Click Subset of Fields and then Configure Fields. Then choose which AI Prompt fields you would like to export to Excel.
Insert Variables In Many Places
Beyond reports, it could be useful to include the AI results in various user interfaces that your stakeholders interact with. For example in Round Settings > Evaluation Layout, you may want to insert an AI result so your judges can see it as they evaluate the submission.
Renders like so:
Other areas where you may wish to insert variables include:
Email blasts
Public submission and session galleries
Showing scores and comments to applicants
AI Models
OpenWater recognizes that different models are optimized for different tasks. You may want to try out the different models with the prompts that you intend to write to see which ones perform better for your use cases.
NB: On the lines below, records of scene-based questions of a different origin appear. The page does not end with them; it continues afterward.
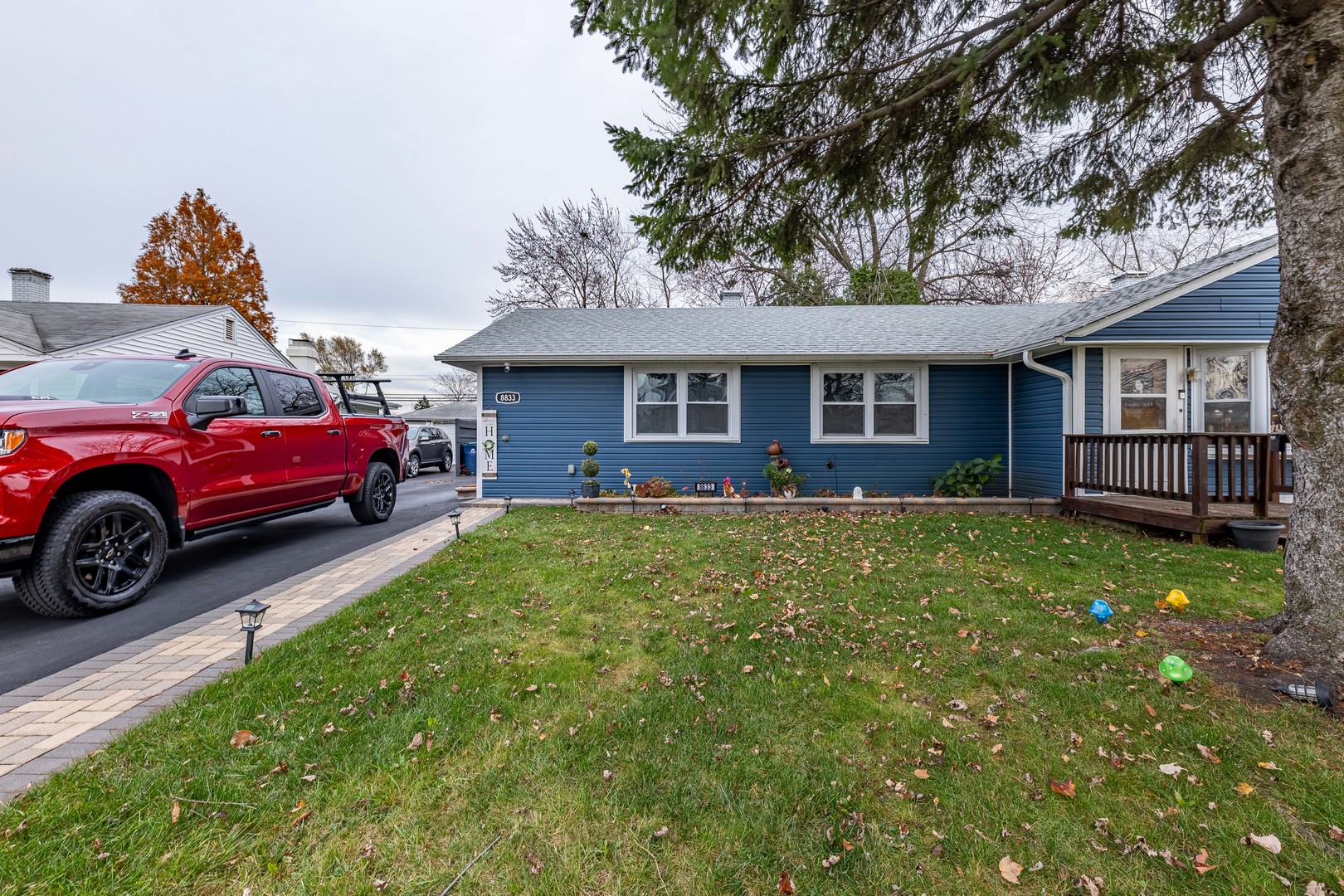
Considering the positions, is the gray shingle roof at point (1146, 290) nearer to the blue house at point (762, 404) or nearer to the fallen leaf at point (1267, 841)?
the blue house at point (762, 404)

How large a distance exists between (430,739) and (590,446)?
6431 millimetres

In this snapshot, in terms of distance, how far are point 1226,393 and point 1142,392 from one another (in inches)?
45.6

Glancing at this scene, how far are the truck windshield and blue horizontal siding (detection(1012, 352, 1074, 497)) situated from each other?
1096 cm

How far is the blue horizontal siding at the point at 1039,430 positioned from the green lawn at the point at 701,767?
464cm

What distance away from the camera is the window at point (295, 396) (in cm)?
536

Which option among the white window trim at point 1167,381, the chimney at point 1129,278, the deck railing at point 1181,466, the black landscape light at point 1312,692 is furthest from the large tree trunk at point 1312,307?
the chimney at point 1129,278

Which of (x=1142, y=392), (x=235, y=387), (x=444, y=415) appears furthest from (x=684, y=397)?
(x=444, y=415)

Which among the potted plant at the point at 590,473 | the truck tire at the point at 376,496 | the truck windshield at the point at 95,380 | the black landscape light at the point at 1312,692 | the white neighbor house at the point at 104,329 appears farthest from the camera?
the white neighbor house at the point at 104,329

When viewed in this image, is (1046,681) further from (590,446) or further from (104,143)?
(104,143)

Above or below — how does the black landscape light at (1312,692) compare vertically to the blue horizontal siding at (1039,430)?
below

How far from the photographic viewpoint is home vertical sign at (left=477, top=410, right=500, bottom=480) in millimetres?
9023

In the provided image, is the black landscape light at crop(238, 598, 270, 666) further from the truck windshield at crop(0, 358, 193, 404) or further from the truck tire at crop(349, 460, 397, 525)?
the truck tire at crop(349, 460, 397, 525)

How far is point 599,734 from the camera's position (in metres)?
2.23

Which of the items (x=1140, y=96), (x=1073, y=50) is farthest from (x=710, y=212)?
(x=1140, y=96)
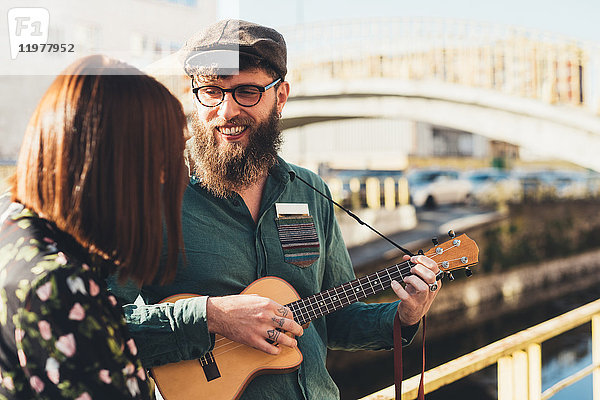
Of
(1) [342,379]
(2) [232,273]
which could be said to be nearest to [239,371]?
(2) [232,273]

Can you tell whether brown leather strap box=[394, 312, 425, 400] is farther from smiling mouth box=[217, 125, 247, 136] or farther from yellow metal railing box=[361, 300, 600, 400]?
smiling mouth box=[217, 125, 247, 136]

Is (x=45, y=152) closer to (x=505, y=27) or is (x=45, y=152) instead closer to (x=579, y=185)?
(x=505, y=27)

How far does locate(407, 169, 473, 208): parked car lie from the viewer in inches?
739

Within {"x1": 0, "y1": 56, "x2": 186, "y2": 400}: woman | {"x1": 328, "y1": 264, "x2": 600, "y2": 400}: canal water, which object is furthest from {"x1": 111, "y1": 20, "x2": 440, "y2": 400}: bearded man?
{"x1": 328, "y1": 264, "x2": 600, "y2": 400}: canal water

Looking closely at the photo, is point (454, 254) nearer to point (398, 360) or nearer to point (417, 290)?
point (417, 290)

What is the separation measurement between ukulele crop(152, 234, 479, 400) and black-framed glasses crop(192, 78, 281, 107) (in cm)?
51

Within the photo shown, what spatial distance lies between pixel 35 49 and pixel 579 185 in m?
18.3

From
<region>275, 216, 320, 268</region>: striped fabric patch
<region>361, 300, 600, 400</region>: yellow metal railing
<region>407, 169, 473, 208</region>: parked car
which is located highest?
<region>275, 216, 320, 268</region>: striped fabric patch

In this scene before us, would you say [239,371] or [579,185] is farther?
[579,185]

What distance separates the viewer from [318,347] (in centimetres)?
181

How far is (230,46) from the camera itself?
1755 mm

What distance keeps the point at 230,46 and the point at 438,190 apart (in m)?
17.9

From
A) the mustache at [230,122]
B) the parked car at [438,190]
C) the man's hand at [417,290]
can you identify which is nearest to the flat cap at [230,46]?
the mustache at [230,122]

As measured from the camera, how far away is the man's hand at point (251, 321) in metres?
1.53
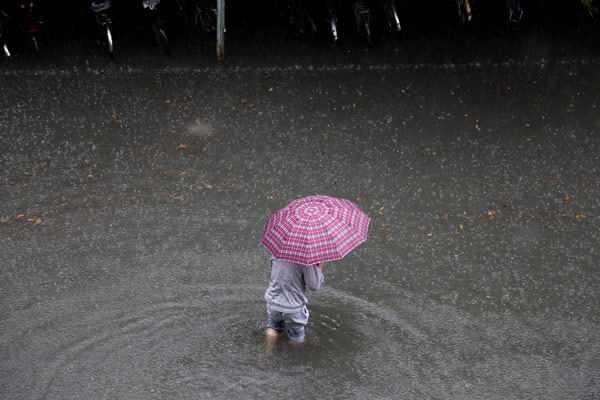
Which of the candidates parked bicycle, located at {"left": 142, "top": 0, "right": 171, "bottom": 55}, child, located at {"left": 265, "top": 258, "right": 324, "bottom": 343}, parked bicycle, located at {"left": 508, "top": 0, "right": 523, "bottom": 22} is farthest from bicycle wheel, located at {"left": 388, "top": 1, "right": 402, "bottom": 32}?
child, located at {"left": 265, "top": 258, "right": 324, "bottom": 343}

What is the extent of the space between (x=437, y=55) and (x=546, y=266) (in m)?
5.08

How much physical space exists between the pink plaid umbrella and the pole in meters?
5.93

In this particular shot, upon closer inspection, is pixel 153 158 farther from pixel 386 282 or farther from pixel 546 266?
pixel 546 266

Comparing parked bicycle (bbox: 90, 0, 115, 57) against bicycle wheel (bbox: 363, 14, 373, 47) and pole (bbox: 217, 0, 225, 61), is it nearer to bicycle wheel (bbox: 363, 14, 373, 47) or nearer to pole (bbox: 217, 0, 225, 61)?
pole (bbox: 217, 0, 225, 61)

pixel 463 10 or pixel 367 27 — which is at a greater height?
pixel 463 10

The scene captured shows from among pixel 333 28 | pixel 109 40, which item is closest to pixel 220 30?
pixel 109 40

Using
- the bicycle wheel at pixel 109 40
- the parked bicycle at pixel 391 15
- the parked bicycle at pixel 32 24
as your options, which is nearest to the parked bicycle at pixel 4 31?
the parked bicycle at pixel 32 24

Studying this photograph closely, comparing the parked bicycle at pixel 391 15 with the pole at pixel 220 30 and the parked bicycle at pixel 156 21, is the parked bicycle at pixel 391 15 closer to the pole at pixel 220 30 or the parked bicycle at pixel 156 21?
the pole at pixel 220 30

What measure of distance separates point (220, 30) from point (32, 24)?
2860 millimetres

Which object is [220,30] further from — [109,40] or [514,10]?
[514,10]

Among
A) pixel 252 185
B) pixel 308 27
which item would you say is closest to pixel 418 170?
pixel 252 185

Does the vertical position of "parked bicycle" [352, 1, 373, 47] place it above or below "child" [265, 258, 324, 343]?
above

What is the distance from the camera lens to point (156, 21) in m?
10.4

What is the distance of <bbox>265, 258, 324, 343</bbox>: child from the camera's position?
4.82m
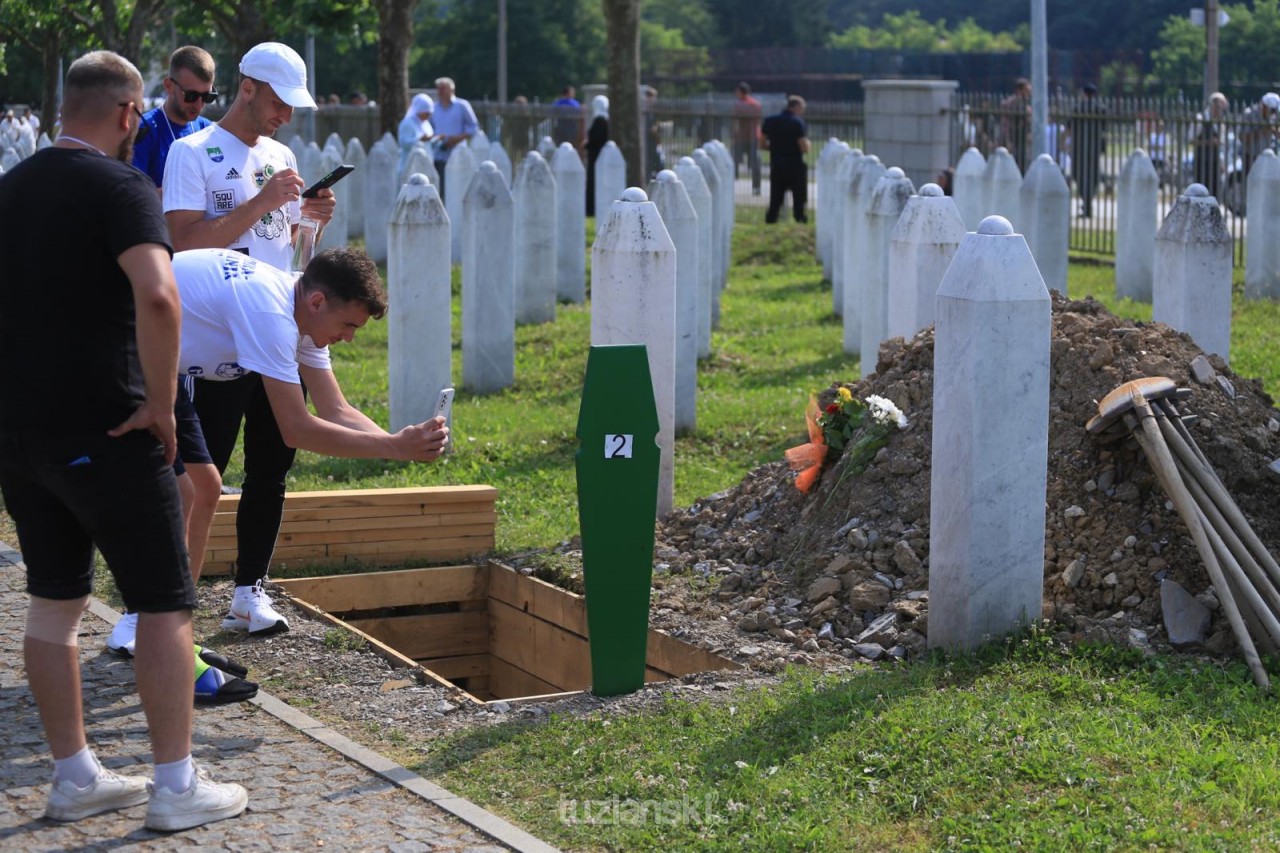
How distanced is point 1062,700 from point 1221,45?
56322mm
The technology stack that OpenWater uses for its AI is powered by Cloudflare. Cloudflare offers a slew of open source models. You can set a default model and optionally override the default on a per prompt basis as defined above. To change your default model, go to System Settings and then System Features.
Under OpenWater Managed, we currently offer three AI models that provide a balanced mix of intelligence, speed, and cost. As of this writing, the available models are:
meta/llama-4-scout-17b-16e-instruct
mistral/mistral-7b-instruct-v0.2
ibm-granite/granite-4.0-h-micro
OpenWater reserves the right to update the list of available models as needed. A good way to evaluate these models is to visit the Cloudflare AI Playground, select a model, and test system and user prompts similar to what you plan to use within your OpenWater platform.
It is your responsibility to ensure that the model you choose complies with your organizations policies on AI usage.
"These models don't work for me"
That's okay. You can switch off OpenWater Managed and choose to provide your own OpenAI API Key.
You can insert a custom list of OpenAI models that you wish to make available to your staff. The list has to be the exact model name as defined in the OpenAI documentation which you can find by clicking on the model and expanding the dropdown to see the real model name.
Be mindful that you are responsible for paying for your own OpenAI api keys and token consumption.